Serio explains that the coach must not only put 14 points on the floor, but also assemble a team that has good chemistry. “You have a bunch of different strategies,” he says. “You can play a lot of twos and threes together, you can play a lot of class fours and class ones together. It depends on your country’s or team’s strengths and weaknesses”
But like any set of regulations, people often find ways around them. Patrick Anderson, a three-time wheelchair basketball gold medalist from Canada who’s a class 4.5 player, says some players push to get reevaluated and reclassified as a lower point value. This gives such players a competitive advantage over other players in the same class because have more mobility.
Anderson says this has led to a sort of point value deflation, in which better and better players are being evaluated as lower and lower classes. He points, for example, to a rule specifically aimed at double amputees like himself. “I would be 4.0 if I took away my knee straps,” he says. And while this would make him a worse player because he’d be less maneuverable in his chair, he would be more valuable to his team because of his decreased contribution to the overall point total. Anderson sees this as a problem because it incentivizes players to hinder themselves in order to gain an edge under the technicalities of the rules. “You want a system that incentivizes you to maximize your ability, not go the other direction,” he says.

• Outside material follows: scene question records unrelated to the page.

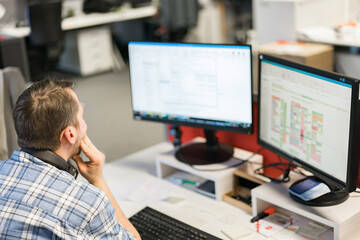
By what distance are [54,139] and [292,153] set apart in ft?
2.57

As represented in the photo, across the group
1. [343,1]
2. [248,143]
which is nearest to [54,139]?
[248,143]

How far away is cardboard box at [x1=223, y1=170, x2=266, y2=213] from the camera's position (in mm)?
1802

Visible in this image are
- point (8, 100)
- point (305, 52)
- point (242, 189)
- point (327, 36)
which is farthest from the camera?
point (327, 36)

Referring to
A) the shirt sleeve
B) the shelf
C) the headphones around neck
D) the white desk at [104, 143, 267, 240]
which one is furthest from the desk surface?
the shirt sleeve

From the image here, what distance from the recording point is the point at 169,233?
1656 mm

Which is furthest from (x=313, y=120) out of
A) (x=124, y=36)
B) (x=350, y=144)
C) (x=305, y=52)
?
(x=124, y=36)

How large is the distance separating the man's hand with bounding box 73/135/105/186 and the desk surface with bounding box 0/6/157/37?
4481 mm

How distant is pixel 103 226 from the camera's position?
4.40ft

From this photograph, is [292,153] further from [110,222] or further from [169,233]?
[110,222]

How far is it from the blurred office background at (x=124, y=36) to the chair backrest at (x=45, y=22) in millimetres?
11

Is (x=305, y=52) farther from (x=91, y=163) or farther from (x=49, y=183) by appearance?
(x=49, y=183)

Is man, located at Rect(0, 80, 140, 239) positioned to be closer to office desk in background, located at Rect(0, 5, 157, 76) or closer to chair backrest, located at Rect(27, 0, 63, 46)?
chair backrest, located at Rect(27, 0, 63, 46)

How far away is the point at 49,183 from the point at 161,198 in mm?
691

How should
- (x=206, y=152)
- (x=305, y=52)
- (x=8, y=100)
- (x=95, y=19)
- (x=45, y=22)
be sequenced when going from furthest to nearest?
1. (x=95, y=19)
2. (x=45, y=22)
3. (x=305, y=52)
4. (x=8, y=100)
5. (x=206, y=152)
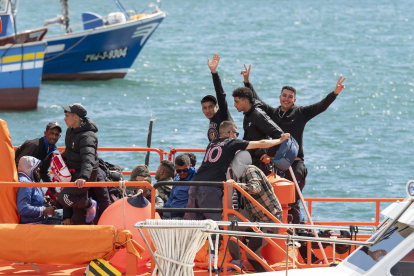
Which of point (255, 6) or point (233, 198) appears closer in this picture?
point (233, 198)

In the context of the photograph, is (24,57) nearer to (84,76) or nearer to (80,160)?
(84,76)

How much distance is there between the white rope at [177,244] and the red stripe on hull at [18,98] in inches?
1056

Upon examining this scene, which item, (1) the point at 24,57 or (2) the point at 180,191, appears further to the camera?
(1) the point at 24,57

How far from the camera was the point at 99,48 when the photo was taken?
140ft

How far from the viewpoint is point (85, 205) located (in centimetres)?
793

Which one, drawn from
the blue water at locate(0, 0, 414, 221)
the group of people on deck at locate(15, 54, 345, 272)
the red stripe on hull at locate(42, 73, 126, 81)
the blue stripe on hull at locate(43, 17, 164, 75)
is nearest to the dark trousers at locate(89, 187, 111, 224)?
the group of people on deck at locate(15, 54, 345, 272)

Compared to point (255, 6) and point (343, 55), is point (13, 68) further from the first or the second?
point (255, 6)

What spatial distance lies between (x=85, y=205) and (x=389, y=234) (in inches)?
144

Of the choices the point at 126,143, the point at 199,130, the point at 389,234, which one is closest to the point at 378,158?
the point at 199,130

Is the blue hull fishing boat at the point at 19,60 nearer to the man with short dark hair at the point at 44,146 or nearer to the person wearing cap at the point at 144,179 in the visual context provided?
the man with short dark hair at the point at 44,146

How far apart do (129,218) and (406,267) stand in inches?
133

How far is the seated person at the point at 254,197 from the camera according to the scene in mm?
7484

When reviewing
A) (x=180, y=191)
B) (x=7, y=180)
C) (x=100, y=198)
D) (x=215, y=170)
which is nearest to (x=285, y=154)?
(x=215, y=170)

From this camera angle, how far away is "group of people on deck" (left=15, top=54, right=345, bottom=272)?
7.66 meters
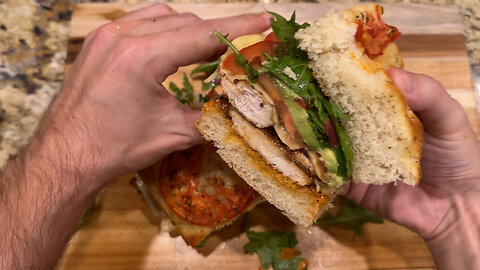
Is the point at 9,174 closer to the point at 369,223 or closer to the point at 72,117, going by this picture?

This is less of a problem for 4.5s like himself than it is for class ones like Grant, says Anderson, because Grant is competing against more functional players but has nowhere lower to go. “Class ones are super functional and then there’s Kevin trying to compete on a level playing field with guys who are more functional than him,” says Anderson. “The weight of this whole system is pushing him down.”
Serio adds that a classification system based on functional ability rather than skill has its disadvantages. “There are times when really good players are left behind just because you can’t take too many class fours, or you can’t take too many class ones,” he says. “Unfortunately, Kevin is in that spot right now.”
“So maybe there needs to be a correction at some point,” says Anderson, “or a more complete overhaul of the system.”
It isn’t to say the classification system has remained stagnant since it was first introduced in 1966, two years before wheelchair basketball became an official Paralympic sport. What was once a 5-class system — A, B, C, D, S — evolved over the years and has since undergone at least three major changes. The most significant of these happened in 1982, when the system moved to classifying athletes based on their functional abilities, rather than simply on their medical condition — the first para-sport to do so.
Anderson hopes for a future system that eliminates the half-point scoring (“superfluous” and “too fine a distinction”), and one with no upper or lower limits (“an open point system”). He believes that removing the cap on functional ability will allow able-bodied people and those with minimal physical disabilities, such as a missing toe, to compete in wheelchair basketball. He says that while wheelchair basketball players may have a functional limit to how well they can play, there shouldn’t also be a built-in limit. Anderson believes that opening up the sport to able-bodied players will help to show the world how talented wheelchair basketball players are. “I think that’s what it’s going to take to prove to ourselves that we’re not disabled athletes,” he says. “We’re athletes. Bring on all our challengers.”